The Tollcross conservatories were originally erected in 1870 at Redholm in Ardrossan, North Ayrshire. Baillie A.G. MacDonald of Redholm gifted them to the Glasgow Corporation in 1898 as a gesture to commemorate his links with the area. They were carefully dismantled and re-erected at their present-day site. The Tollcross cast-iron Victorian conservatory (NS 63659 63721), is a B-Listed structure, known as the 'Winter Gardens'. It is Latin-cross shaped in layout, has two semicircular ends and is crowned with a dome. The scrolled cast iron buttresses are a notable feature.

The conservatory suffered storm damage in December 2010 and January 2011. The conservatory and associated building have been closed since that time. The Winter Gardens are on the 'register of buildings at risk in Scotland'.

The Winter Gardens underwent a £1.9 million refurbishment between 1998 and 2000 carried out by a partnership of the Heritage Lottery Fund, Historic Environment Scotland and Glasgow City Council. A tent-like extension was built that housed a cafe, toilets, etc. and after being closed for fourteen years the Winter Gardens were opened again in November 2000.

In 1997, the East End Leisure Centre in Tollcross Park became a feature of the area, featuring an Olympic-sized swimming pool which is used by the City of Glasgow Swim Team.

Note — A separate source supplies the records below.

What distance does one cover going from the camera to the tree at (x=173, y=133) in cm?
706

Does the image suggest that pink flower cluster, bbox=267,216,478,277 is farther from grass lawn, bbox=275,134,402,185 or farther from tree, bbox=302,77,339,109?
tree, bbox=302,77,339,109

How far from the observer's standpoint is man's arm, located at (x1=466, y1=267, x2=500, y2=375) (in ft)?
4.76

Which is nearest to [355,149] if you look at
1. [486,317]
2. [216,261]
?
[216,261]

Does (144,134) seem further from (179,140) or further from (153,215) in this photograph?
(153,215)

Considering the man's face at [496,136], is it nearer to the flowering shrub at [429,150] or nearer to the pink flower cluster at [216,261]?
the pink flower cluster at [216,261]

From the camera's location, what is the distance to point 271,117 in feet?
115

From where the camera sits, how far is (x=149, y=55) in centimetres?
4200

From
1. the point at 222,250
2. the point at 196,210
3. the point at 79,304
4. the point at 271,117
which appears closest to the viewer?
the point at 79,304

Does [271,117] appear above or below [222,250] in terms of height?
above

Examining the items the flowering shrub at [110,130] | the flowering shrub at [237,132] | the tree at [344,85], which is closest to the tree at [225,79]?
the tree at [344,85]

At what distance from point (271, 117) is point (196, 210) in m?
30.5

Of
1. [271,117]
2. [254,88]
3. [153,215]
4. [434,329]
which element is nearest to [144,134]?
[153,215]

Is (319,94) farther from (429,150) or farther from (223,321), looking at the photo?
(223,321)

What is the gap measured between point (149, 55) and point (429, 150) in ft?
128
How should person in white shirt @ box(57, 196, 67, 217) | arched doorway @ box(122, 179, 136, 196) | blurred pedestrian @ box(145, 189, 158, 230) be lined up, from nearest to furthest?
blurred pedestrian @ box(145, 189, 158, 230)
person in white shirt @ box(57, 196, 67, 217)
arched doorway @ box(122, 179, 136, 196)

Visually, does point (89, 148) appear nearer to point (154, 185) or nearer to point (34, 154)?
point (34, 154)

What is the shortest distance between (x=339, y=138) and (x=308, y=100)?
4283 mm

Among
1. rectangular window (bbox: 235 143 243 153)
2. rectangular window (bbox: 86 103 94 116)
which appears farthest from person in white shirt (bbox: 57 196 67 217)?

It was renamed as the Tollcross International Swimming Centre and renovated to serve as the swimming venue of the 2014 Commonwealth Games held in the city.

A "Secret Garden" is present near the Winter Gardens, accessible through a hidden gate. This was built as a calm spot in the park that not many people know about.

The park is home to multiple different memorials that praise influential figures in the community. These can be found in the form of benches, QR codes and headstones.